*** SOURCE INFORMATION Section Begins ***

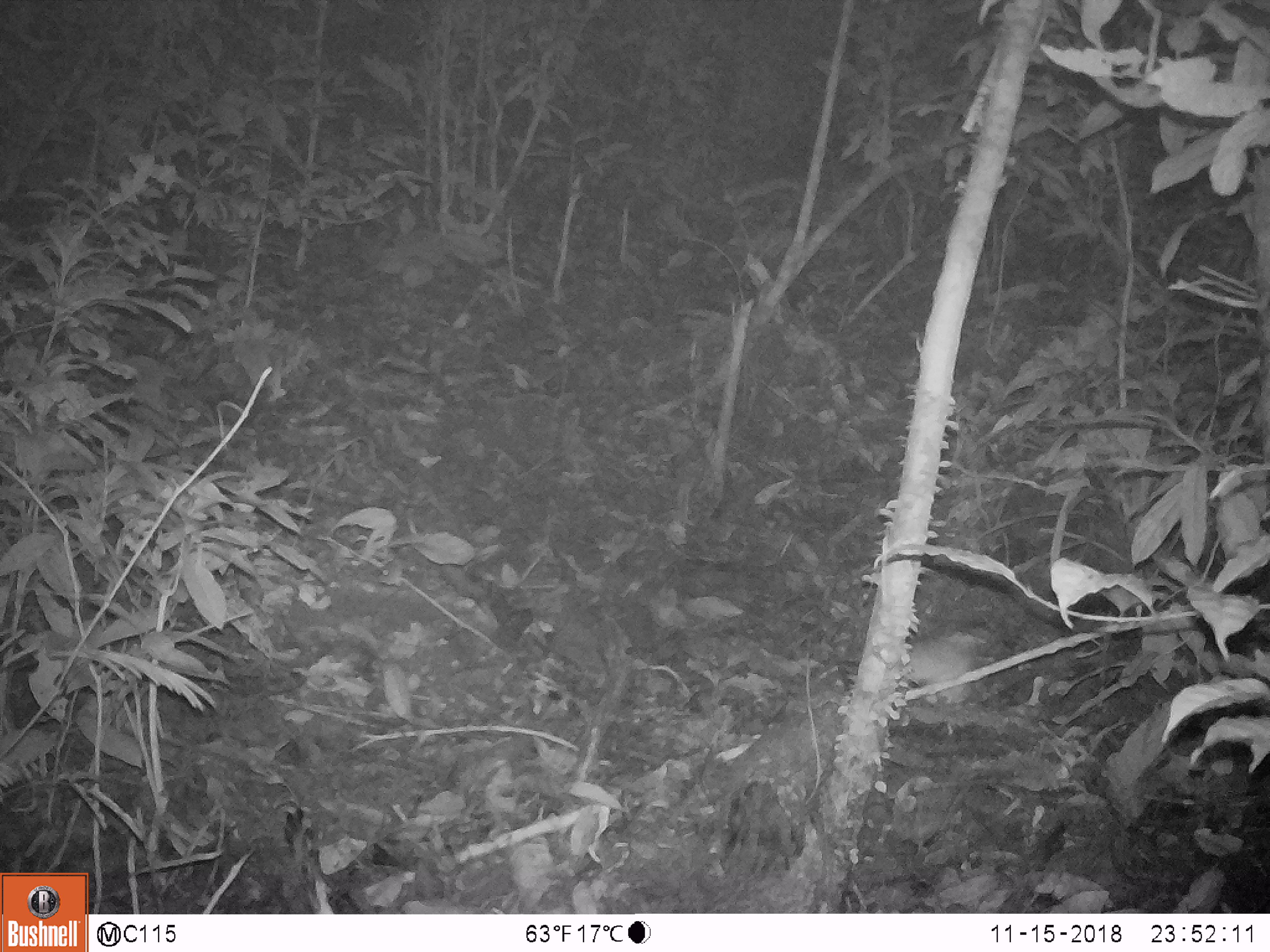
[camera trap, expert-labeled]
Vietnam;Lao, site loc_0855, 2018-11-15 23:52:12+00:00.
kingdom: Animalia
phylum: Chordata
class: Mammalia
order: Rodentia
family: Muridae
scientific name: Muridae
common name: old-world mice and rats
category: unidentified murid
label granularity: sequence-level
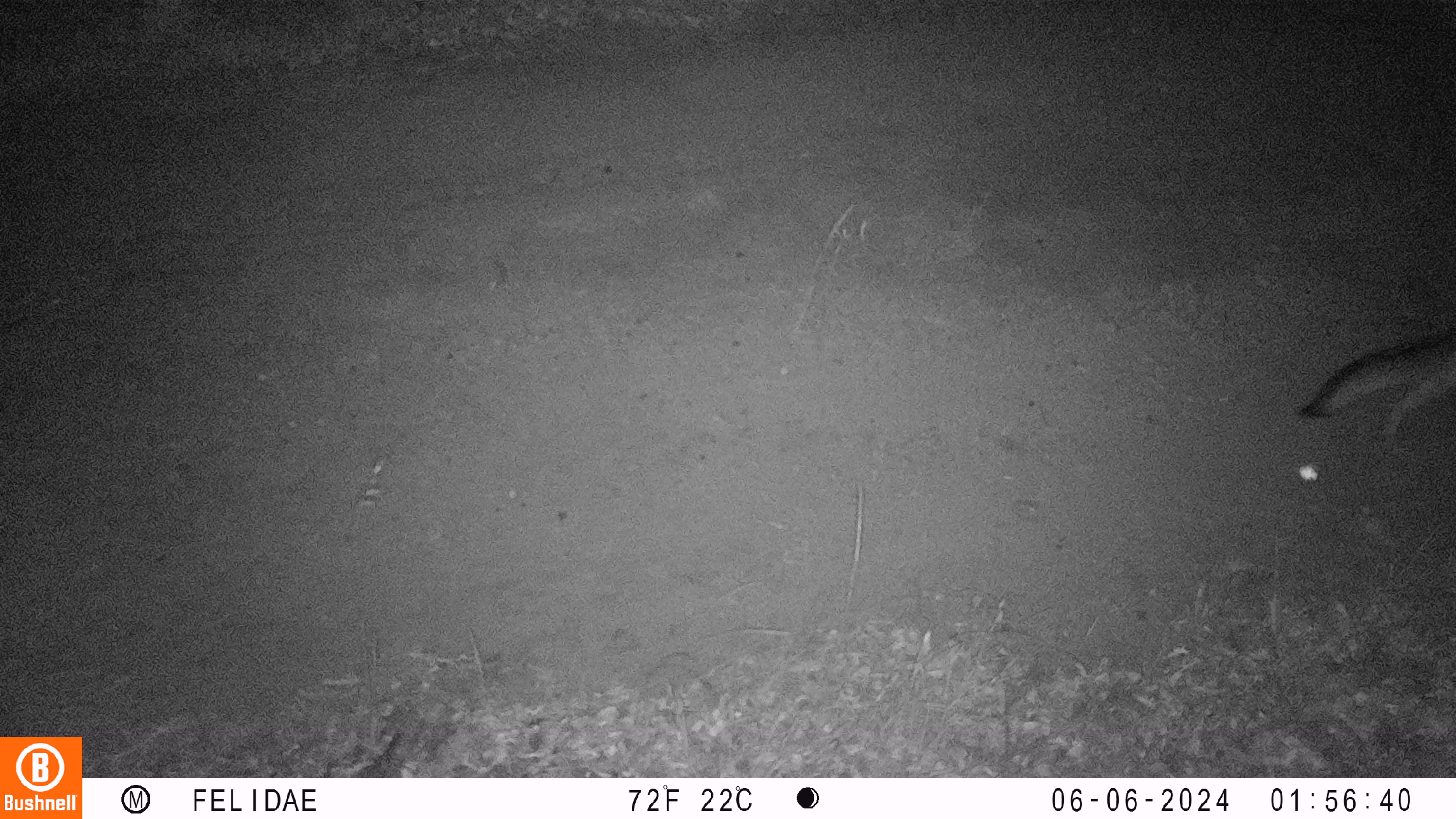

*** SOURCE INFORMATION Section Ends ***

No pictures belong in the copy: reproduce exactly the lines above from the one that contains "Vietnam;Lao, site loc_0855, 2018-11-15" through the last line of the entries.

■ ANSWER SPACE:
Vietnam;Lao, site loc_0855, 2018-11-15 23:52:12+00:00.
kingdom: Animalia
phylum: Chordata
class: Mammalia
order: Rodentia
family: Muridae
scientific name: Muridae
common name: old-world mice and rats
category: unidentified murid
label granularity: sequence-level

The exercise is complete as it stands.